--- Data for the task Enclosed Below ---

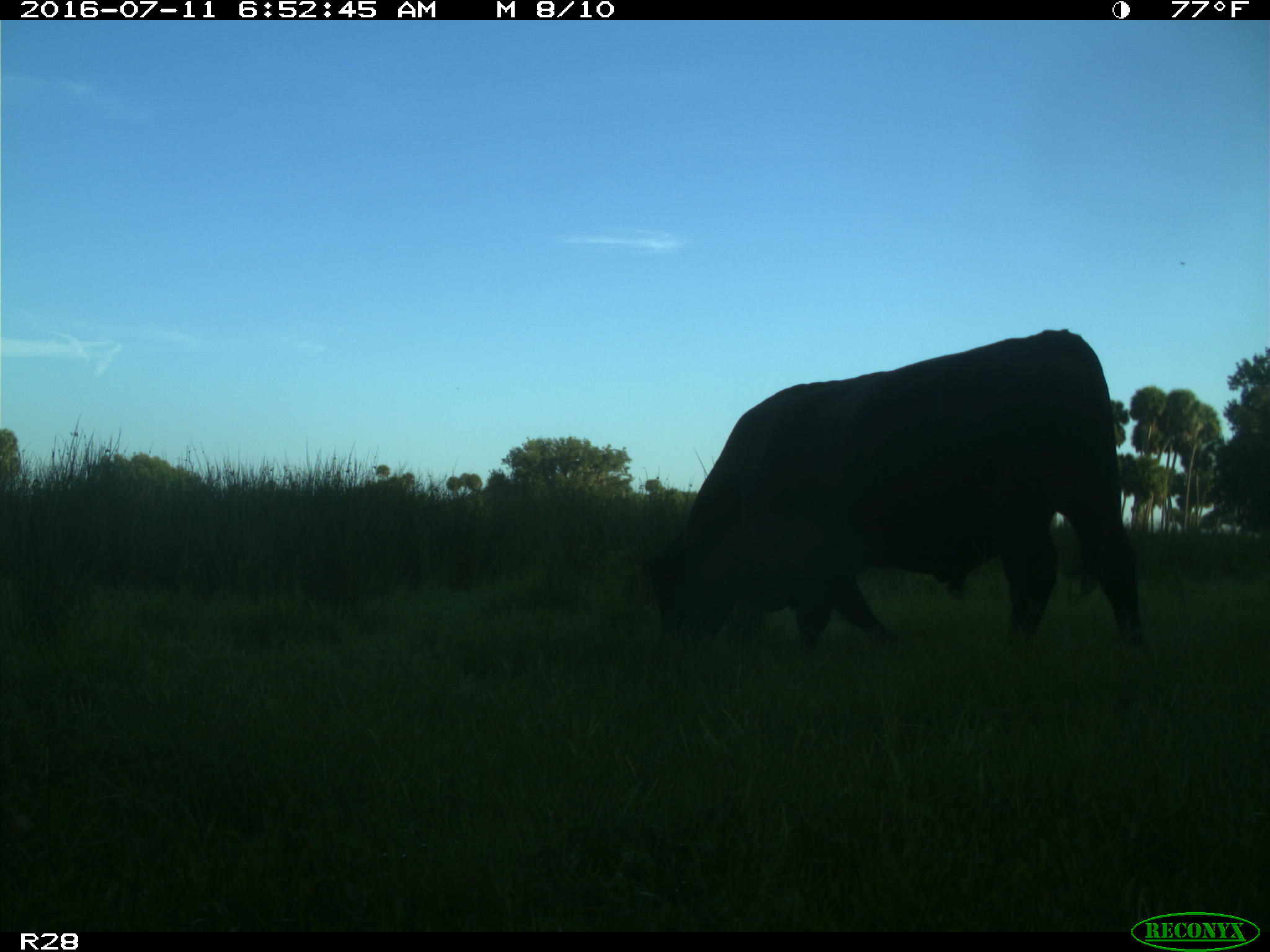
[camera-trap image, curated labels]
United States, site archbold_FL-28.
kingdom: Animalia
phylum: Chordata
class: Mammalia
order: Artiodactyla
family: Bovidae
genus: Bos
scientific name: Bos taurus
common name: domestic cow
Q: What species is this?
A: Bos taurus (domestic cow).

--- End of Enclosed Data for the task ---

Transcribe the lines above exactly, setting aside any picture among them.

[camera-trap image, curated labels]
United States, site archbold_FL-28.
kingdom: Animalia
phylum: Chordata
class: Mammalia
order: Artiodactyla
family: Bovidae
genus: Bos
scientific name: Bos taurus
common name: domestic cow
Q: What species is this?
A: Bos taurus (domestic cow).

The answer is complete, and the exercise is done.